Le contexte inédit à partir des années 90 méritait précisément la
continuité dans les meilleures traditions, le déploiement d’une maîtrise
dialectique encore plus grande aussi bien envers les contradictions
internes et internationales qui avaient surgi, qu’envers les
potentialités nouvelles en matière de mobilisation et d’alliances.
Faute de quoi, ce quotidien est malgré lui apparu à une opinion
désorientée, non comme le défenseur autonome, qu’il avait toujours été,
des larges intérêts nationaux, démocratiques et sociaux d’une Algérie
gravement frappée par les rivalités de pouvoir, mais comme le
représentant d’une secte qui face aux pressions n’a pas su et pu
préserver le rôle éclairant et rassembleur qui fit sa force et son
prestige passés.

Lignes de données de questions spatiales
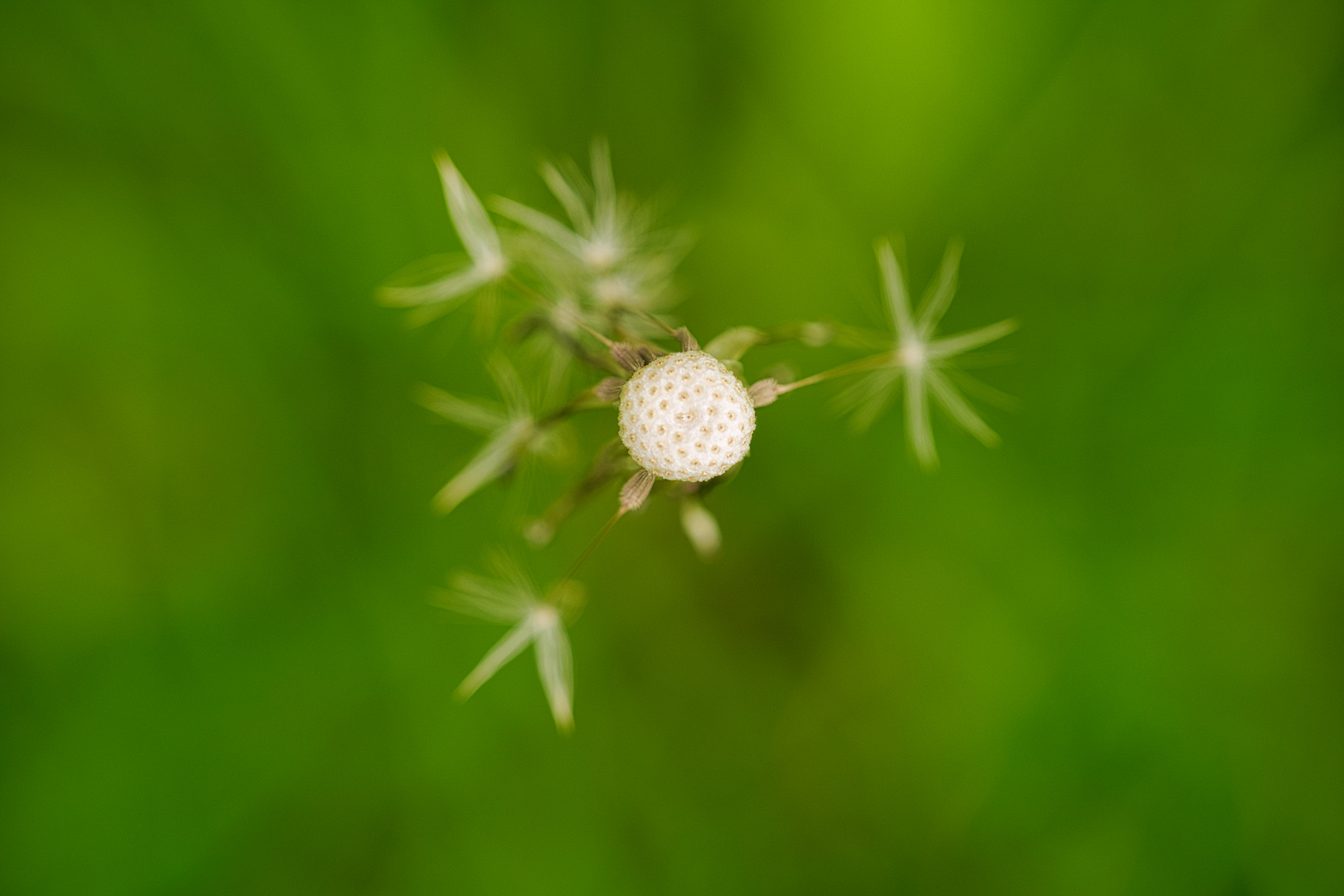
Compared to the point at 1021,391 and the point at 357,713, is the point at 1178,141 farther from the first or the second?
the point at 357,713

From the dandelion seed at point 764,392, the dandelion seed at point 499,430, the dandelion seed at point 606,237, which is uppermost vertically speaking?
the dandelion seed at point 606,237

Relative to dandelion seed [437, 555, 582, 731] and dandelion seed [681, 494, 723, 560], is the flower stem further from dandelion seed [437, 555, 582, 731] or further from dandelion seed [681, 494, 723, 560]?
dandelion seed [437, 555, 582, 731]

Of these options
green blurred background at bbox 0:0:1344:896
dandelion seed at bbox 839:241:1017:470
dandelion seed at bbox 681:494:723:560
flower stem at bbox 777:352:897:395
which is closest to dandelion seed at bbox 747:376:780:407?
flower stem at bbox 777:352:897:395

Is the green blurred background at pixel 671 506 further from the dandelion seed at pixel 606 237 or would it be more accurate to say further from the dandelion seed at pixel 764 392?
the dandelion seed at pixel 764 392

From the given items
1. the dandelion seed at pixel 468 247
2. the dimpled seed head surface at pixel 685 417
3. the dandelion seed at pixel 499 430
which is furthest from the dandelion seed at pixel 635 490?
the dandelion seed at pixel 468 247

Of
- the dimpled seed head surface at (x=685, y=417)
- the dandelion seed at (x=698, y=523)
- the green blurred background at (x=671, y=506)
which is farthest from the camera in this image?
the green blurred background at (x=671, y=506)

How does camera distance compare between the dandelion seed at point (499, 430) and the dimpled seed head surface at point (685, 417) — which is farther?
the dandelion seed at point (499, 430)

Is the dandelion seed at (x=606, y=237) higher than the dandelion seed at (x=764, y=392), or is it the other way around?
the dandelion seed at (x=606, y=237)

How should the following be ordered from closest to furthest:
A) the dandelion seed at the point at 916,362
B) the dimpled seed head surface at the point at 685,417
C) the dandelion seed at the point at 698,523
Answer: the dimpled seed head surface at the point at 685,417 → the dandelion seed at the point at 698,523 → the dandelion seed at the point at 916,362

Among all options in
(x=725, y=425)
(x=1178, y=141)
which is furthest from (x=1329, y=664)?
(x=725, y=425)
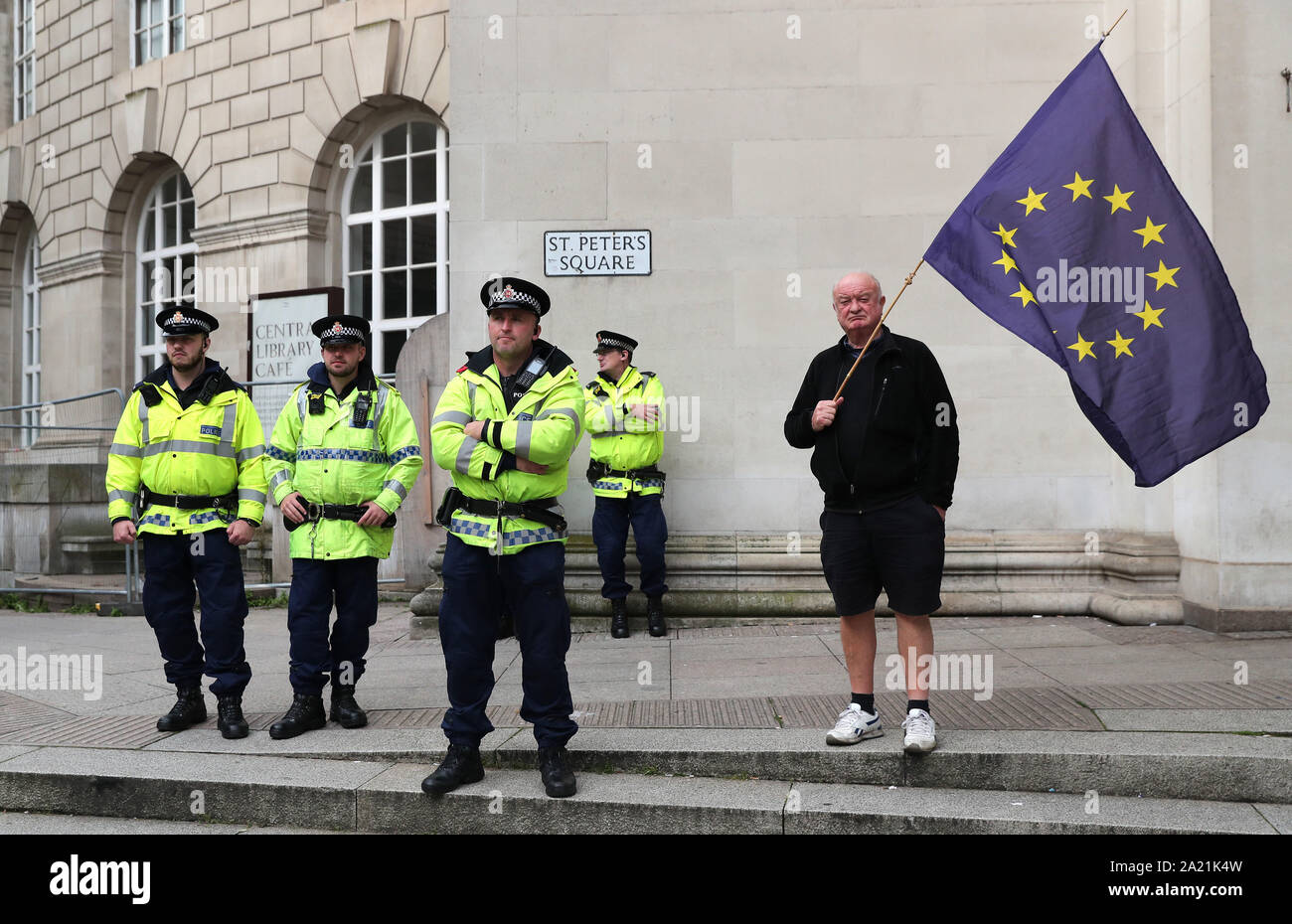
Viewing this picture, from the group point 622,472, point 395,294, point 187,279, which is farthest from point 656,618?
point 187,279

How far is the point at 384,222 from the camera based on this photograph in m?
14.1

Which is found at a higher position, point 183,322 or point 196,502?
point 183,322

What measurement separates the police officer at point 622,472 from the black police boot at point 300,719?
9.13 feet

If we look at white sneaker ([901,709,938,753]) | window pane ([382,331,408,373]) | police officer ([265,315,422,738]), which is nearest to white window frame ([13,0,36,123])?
window pane ([382,331,408,373])

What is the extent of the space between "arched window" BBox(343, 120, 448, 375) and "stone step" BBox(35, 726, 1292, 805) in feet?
29.7

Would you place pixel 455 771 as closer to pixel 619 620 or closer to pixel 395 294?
pixel 619 620

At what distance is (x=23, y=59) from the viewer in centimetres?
1948

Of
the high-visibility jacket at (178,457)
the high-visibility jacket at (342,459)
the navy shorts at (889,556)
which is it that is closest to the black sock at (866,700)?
the navy shorts at (889,556)

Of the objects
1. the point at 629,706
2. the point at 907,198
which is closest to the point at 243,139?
the point at 907,198

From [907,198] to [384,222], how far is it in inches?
316

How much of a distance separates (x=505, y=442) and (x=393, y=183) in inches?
429

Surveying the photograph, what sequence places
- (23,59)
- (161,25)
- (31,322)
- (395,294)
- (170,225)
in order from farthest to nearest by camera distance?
(31,322) → (23,59) → (170,225) → (161,25) → (395,294)

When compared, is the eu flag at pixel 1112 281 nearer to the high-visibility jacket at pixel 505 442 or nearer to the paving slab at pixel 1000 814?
the paving slab at pixel 1000 814
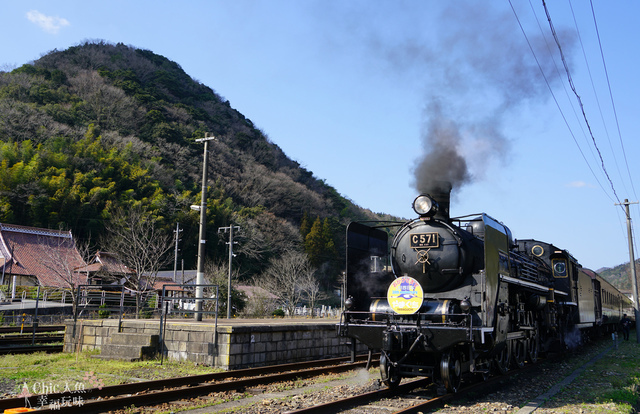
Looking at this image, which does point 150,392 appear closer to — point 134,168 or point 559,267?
point 559,267

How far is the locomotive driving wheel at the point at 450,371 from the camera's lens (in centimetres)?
715

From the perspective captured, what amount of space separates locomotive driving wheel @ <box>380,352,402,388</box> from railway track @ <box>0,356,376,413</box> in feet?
7.46

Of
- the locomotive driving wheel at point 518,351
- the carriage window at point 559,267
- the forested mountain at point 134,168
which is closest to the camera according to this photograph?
the locomotive driving wheel at point 518,351

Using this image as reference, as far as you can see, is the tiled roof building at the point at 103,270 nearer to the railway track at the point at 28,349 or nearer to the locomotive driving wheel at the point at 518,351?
the railway track at the point at 28,349

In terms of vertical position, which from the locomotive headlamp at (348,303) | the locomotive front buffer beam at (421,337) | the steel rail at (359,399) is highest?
the locomotive headlamp at (348,303)

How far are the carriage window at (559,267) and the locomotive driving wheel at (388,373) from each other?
9198 mm

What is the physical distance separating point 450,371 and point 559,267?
9.66 metres

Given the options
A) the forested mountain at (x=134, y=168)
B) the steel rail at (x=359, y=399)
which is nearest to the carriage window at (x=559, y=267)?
the steel rail at (x=359, y=399)

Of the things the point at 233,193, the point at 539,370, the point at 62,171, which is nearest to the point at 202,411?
the point at 539,370

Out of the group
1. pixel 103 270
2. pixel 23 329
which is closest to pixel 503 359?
pixel 23 329

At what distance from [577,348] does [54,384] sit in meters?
16.8

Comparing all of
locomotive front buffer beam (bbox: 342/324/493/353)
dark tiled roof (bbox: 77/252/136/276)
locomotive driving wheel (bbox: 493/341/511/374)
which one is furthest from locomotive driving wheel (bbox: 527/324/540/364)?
dark tiled roof (bbox: 77/252/136/276)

§ Consigne:
D'après le passage sur le quotidien, comment ce journal est-il apparu à une opinion désorientée ? Ce matériel n'est pas nécessaire.

§ Réponse rédigée:
Comme le représentant d'une secte, et non comme le défenseur autonome des larges intérêts nationaux, démocratiques et sociaux d'une Algérie gravement frappée par les rivalités de pouvoir.